What’s it like to already be hearing so much Oscar buzz for 12 Years a Slave?
EJIOFOR: It’s great. I’m deeply, deeply proud of the film, so in that sense, it’s always great that people are responding so warmly to it. I’d like people to just make up their own minds about it. It’s always slightly nervy when people talk about hype or heat or buzz because you feel it’s overrun the experience for someone who wants to go in and watch the film. But having said that, it’s incredibly exciting for the film to be received in this way. I hope people see it.
Do you have any idea which project you’re going to do next?
EJIOFOR: I don’t know 100%, actually. I’m looking at a couple different things and it’s all very exciting. But at the moment, I’m just traveling around and opening Dancing on the Edge and 12 Years. I’m enjoying that, right now, and enjoying being present in that. I’m looking forward to people seeing those projects.

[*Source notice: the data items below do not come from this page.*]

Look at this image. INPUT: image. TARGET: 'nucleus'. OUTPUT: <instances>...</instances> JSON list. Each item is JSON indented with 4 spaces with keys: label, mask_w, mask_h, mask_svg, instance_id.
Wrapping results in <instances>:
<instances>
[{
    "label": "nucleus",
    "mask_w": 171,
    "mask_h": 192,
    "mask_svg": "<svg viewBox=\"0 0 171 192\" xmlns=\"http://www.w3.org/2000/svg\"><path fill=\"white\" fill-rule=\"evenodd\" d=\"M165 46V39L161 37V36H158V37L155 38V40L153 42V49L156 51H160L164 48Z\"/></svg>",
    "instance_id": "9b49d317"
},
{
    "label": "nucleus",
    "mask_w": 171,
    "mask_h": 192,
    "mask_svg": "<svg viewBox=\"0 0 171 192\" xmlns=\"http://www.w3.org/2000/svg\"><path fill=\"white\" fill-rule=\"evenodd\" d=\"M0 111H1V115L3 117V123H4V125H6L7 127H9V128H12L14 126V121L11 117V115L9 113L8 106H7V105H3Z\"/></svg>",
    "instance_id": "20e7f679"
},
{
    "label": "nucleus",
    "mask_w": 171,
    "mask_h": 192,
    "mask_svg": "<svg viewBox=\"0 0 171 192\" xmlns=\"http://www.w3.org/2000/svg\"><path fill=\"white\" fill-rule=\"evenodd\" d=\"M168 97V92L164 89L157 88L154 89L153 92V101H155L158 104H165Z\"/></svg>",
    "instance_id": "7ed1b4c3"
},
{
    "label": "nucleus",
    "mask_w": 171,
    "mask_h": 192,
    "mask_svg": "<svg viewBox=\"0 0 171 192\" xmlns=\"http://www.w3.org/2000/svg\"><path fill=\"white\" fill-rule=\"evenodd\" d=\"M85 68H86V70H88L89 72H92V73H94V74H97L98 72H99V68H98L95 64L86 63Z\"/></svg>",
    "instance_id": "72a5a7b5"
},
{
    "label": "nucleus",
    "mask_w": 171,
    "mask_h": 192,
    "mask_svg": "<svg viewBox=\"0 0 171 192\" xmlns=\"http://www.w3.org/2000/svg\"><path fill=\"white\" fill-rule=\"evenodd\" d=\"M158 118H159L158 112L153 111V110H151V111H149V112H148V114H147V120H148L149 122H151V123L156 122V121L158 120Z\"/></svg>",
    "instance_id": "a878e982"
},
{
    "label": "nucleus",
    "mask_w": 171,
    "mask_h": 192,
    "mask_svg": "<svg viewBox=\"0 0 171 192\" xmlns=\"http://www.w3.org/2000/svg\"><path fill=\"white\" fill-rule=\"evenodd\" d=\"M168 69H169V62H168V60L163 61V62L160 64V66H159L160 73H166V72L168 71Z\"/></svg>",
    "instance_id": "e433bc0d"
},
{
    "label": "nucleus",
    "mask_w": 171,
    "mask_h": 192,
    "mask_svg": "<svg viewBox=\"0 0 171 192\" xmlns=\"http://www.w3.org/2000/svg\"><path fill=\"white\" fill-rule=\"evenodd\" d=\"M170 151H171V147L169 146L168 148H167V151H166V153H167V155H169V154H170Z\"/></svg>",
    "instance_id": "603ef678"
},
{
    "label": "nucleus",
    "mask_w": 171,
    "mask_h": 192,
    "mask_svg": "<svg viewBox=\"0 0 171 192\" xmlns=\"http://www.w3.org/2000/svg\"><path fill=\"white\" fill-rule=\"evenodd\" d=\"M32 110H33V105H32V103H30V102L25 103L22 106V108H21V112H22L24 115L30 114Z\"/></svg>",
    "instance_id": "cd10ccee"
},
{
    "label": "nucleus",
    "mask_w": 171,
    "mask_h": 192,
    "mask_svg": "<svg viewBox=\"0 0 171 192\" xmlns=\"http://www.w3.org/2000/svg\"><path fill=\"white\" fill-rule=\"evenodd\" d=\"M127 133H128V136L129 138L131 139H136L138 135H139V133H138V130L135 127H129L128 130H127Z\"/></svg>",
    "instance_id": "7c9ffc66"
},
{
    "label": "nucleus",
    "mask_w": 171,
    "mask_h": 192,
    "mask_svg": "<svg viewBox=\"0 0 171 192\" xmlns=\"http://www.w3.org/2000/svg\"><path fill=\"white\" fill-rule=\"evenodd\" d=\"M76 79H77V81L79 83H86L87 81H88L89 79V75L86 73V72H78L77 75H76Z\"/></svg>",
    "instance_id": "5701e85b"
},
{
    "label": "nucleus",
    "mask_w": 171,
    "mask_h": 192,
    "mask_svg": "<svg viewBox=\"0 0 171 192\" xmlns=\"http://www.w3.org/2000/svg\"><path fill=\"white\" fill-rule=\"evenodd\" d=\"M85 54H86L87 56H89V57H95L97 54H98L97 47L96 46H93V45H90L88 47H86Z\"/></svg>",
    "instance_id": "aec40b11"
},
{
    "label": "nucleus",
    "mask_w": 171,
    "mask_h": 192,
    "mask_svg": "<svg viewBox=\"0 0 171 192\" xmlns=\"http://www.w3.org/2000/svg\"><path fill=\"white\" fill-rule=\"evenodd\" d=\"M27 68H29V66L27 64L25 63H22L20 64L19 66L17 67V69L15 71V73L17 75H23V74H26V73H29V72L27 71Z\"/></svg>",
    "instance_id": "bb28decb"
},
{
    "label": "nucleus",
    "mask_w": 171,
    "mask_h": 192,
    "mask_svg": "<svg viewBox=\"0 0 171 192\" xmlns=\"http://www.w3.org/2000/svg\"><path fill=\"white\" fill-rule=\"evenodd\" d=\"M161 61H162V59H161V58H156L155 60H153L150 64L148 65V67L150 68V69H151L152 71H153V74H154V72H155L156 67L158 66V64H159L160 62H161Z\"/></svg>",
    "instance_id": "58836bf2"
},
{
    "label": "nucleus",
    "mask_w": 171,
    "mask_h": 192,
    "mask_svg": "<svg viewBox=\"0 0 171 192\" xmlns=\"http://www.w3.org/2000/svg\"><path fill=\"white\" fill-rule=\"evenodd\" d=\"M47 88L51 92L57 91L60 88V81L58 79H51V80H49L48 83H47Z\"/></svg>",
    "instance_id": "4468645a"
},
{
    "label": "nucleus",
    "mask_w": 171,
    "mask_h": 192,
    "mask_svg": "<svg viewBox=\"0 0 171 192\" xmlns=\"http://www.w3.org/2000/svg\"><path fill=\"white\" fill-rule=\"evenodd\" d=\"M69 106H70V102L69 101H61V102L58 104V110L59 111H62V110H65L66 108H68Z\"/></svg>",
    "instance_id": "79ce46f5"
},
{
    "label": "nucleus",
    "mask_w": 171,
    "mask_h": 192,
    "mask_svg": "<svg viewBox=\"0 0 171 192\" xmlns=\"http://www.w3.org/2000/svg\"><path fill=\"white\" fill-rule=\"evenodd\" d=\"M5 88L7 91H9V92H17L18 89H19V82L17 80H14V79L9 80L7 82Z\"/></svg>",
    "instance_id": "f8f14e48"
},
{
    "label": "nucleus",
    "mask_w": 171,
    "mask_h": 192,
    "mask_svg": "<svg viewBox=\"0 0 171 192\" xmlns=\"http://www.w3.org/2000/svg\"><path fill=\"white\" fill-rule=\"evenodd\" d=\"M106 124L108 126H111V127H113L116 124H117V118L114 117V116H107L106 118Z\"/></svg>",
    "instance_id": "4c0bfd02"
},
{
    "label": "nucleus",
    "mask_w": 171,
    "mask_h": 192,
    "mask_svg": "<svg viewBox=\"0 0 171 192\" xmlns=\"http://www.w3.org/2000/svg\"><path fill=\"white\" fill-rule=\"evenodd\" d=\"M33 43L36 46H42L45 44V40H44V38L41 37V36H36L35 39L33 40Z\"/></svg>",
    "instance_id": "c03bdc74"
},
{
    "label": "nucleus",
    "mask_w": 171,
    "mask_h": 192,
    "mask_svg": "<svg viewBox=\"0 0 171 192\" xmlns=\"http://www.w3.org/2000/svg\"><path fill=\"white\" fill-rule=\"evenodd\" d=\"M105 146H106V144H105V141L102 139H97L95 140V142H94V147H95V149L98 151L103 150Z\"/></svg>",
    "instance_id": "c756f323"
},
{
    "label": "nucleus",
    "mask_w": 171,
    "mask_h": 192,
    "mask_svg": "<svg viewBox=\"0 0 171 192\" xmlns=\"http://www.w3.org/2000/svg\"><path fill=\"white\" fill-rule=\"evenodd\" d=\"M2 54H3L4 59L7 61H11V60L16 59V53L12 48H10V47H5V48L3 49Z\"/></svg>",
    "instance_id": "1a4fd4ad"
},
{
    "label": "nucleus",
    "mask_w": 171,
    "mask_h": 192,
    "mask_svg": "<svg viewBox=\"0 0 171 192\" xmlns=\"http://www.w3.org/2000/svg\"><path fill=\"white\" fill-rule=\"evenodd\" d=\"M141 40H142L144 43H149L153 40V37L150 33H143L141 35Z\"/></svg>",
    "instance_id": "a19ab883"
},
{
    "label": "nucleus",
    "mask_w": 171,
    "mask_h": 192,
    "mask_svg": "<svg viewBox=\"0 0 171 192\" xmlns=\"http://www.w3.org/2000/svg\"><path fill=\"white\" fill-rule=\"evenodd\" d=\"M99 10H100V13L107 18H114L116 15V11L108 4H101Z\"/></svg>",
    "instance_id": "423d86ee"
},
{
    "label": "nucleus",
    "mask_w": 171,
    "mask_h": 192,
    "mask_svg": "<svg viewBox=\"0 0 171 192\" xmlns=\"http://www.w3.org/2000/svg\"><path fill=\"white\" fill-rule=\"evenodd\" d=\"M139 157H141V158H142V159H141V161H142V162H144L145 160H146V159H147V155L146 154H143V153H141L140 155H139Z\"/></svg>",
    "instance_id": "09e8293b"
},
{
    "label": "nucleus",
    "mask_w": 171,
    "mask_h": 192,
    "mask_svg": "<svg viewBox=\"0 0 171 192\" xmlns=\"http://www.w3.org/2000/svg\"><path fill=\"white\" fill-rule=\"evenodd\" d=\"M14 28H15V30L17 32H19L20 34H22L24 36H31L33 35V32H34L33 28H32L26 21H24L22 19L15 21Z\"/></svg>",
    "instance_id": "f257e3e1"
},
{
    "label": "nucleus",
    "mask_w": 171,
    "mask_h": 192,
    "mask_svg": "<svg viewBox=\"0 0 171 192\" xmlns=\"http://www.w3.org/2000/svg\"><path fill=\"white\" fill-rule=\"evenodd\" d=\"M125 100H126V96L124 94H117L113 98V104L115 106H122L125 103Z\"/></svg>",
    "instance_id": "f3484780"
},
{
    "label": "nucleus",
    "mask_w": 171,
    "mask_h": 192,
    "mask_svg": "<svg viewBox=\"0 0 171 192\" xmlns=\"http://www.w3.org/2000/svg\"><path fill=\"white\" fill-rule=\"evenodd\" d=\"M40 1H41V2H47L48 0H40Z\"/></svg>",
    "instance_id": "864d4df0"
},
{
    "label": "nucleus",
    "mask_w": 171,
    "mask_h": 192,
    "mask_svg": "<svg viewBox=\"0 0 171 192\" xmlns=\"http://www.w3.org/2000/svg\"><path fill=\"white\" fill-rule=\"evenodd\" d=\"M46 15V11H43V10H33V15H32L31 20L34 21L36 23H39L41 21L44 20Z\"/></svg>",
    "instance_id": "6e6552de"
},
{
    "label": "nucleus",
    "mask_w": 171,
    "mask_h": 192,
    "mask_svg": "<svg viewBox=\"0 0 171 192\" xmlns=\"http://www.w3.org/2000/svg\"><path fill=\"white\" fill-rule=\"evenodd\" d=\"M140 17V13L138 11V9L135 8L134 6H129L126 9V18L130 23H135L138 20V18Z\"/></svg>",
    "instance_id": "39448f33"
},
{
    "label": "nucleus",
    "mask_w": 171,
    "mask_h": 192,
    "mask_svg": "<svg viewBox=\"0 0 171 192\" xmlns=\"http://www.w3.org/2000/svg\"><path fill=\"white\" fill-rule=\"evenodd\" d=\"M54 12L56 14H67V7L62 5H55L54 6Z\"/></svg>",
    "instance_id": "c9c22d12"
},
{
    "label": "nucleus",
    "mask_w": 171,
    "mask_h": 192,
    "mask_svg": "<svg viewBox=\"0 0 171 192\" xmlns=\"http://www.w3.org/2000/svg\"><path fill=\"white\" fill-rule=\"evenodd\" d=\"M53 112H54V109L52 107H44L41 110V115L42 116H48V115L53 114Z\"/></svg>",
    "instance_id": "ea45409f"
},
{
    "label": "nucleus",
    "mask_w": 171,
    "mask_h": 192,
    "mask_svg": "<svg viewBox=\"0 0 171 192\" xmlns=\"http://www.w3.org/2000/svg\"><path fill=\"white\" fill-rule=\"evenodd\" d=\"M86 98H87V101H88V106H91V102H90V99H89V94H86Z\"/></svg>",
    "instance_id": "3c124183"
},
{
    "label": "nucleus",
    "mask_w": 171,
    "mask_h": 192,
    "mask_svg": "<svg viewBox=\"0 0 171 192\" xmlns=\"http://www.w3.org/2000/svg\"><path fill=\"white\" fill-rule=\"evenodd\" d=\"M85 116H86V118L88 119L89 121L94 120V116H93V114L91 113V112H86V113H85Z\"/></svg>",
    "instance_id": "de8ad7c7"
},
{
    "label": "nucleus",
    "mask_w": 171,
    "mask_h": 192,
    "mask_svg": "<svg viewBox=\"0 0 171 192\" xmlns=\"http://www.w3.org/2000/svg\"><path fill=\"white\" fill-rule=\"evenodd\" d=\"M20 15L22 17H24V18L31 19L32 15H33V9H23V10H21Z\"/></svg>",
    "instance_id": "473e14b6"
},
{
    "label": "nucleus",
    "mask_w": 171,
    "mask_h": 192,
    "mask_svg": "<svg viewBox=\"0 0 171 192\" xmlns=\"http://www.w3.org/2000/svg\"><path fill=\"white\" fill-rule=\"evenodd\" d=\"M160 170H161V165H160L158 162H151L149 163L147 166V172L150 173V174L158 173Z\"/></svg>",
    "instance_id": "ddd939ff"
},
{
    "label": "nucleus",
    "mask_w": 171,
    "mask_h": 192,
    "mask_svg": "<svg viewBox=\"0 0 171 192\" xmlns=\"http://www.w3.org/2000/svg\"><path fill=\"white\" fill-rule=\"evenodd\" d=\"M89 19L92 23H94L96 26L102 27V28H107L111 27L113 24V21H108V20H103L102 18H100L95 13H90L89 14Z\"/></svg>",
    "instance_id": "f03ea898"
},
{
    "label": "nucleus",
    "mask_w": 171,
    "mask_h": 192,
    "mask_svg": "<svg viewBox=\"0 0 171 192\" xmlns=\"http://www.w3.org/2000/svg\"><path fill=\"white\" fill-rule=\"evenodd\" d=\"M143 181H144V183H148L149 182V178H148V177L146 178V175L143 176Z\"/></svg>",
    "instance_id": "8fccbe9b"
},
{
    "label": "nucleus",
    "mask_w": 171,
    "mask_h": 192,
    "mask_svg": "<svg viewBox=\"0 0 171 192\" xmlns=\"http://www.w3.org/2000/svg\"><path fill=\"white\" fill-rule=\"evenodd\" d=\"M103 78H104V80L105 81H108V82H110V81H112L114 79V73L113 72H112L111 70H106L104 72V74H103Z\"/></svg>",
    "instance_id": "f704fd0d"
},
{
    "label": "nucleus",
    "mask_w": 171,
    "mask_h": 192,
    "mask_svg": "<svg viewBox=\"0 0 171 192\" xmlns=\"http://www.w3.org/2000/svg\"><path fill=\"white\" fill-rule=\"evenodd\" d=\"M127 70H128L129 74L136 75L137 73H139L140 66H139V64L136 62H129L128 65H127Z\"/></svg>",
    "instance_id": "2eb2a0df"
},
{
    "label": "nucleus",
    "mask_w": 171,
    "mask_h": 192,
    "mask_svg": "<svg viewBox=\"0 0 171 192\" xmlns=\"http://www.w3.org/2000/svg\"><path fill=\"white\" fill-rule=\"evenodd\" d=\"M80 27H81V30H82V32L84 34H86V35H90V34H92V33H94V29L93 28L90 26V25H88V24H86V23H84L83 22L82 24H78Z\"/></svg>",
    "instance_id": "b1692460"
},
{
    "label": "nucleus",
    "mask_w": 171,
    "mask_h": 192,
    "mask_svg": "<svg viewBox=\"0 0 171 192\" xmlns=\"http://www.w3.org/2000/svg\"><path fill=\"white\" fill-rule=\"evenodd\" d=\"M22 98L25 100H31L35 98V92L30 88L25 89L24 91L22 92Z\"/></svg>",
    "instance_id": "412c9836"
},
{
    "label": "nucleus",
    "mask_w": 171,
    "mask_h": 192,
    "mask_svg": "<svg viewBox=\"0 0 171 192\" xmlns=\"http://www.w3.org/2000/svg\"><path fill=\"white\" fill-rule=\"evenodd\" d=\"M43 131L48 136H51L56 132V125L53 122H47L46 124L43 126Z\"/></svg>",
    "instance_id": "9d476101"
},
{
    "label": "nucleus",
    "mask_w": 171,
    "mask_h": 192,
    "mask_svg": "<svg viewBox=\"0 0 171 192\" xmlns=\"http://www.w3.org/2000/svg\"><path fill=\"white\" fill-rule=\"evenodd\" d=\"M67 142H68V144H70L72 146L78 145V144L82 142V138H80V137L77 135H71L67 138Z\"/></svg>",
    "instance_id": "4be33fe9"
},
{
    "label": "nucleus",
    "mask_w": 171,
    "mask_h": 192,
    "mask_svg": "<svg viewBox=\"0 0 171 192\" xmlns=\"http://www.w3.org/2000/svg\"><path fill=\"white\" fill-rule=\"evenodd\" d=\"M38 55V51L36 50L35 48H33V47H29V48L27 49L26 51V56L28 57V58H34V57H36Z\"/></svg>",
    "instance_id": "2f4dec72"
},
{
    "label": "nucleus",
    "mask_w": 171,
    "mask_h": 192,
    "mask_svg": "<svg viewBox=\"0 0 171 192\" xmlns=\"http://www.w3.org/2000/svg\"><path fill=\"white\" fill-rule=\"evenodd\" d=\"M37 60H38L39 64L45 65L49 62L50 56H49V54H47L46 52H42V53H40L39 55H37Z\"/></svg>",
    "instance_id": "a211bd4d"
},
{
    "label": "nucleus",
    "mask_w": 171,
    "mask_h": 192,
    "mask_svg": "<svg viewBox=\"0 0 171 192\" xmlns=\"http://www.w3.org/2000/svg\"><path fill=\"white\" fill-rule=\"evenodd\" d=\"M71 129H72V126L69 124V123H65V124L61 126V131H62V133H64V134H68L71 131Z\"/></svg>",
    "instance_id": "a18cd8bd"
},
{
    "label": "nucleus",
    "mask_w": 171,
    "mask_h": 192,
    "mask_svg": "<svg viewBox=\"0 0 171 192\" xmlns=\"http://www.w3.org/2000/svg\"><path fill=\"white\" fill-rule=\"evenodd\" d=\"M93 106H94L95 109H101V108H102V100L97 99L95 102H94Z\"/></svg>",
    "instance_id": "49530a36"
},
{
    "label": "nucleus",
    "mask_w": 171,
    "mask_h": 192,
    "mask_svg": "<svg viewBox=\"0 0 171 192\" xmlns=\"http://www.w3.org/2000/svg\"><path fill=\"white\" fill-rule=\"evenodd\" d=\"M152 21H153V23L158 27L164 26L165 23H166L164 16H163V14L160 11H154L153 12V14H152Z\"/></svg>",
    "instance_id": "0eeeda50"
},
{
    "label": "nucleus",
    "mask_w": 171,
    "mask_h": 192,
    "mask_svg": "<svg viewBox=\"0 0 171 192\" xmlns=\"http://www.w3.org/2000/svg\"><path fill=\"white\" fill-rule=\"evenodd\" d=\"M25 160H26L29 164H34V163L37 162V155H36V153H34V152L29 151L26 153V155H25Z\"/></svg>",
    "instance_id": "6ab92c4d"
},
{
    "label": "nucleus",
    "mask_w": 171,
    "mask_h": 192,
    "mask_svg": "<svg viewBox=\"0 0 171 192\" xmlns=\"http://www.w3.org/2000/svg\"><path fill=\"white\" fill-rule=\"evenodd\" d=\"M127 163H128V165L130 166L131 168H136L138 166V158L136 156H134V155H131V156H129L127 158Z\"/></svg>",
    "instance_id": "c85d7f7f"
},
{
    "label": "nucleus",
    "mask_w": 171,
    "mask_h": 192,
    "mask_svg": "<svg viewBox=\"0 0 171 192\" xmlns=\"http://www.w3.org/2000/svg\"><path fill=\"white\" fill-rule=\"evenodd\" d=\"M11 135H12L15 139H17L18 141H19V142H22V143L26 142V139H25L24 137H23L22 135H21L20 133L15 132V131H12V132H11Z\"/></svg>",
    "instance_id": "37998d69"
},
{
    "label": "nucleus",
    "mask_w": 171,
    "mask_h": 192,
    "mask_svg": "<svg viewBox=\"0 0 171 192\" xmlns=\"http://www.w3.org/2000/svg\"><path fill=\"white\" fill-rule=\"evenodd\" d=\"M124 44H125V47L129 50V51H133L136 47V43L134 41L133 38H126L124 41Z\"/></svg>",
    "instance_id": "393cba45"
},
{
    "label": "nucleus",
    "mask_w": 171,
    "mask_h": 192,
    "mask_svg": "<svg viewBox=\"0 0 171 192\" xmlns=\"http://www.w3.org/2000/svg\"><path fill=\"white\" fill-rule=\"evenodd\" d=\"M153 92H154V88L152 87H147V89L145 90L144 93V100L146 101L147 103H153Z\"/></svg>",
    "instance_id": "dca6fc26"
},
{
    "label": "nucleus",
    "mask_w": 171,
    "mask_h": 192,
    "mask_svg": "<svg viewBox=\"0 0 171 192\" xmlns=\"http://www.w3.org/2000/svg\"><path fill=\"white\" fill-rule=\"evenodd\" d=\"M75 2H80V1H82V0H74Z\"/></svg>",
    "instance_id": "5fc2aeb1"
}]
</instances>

And don’t you still like to work in the theater when you can?
EJIOFOR: Yeah. I just finished doing A Season in the Congo at The Young Vic with Joe Wright, about Patrice Lumumba, which was an extraordinary experience. I traveled out to research the piece in the Congo, in the eastern part, and met the surviving members of Patrice Lumumba’s family. I was just astounded by the place and its history. So, putting on a play about that was incredible. It’s been a very enriching last 18 months. I’m just taking that all in.
Hasn’t there been talk of turning that into a film, as well?
EJIOFOR: Exactly, yeah. We’re still working out the logistics of that, but it’s in process with Joe Wright. It’s really exciting. When it comes together, I think it’s going to be a very deeply unique experience, not just in terms of doing it, but in terms of seeing it. I’m not sure that there’s anything that’s comparable, in the sense of the actual nature of doing something like this, in Conchasa, with the people there and their connection to that specific history in the country. It’s just an incredible opportunity.
When you do a series of roles like this, that really can have such an impact on you personally, does that affect how you look at the things you want to do next? Does it change how you want to approach your career?
EJIOFOR: I don’t know. I never really had a conscious plan of anything. I try to just be open to what the next experience is and how it makes me feel, just reading a project, or trying to get involved with a project, or thinking about a project, and what particular emotional flavor that brings. To me, it’s never really about planning the next thing, or the career arc. It’s about investigating how I feel, from project to project, and finding things that I haven’t explored and what that would be like. And then, there are things that come out of the blue that excite you and exhilarate you and interest you. It’s just about being open to whatever happens.
Is there a type of character or a genre that you haven’t worked in yet, that you would love to get the opportunity to do?
EJIOFOR: I don’t know. I love a good romantic comedy, myself. I’ve only ever had one opportunity to do a romantic comedy, with (writer/director) Richard Curtis for Love Actually, years ago. That was my only experience with it. I’ve always found it a really fascinating genre that I haven’t explored. Maybe I’ll do something like that next.
Dancing on the Edge airs on Saturday nights on Starz.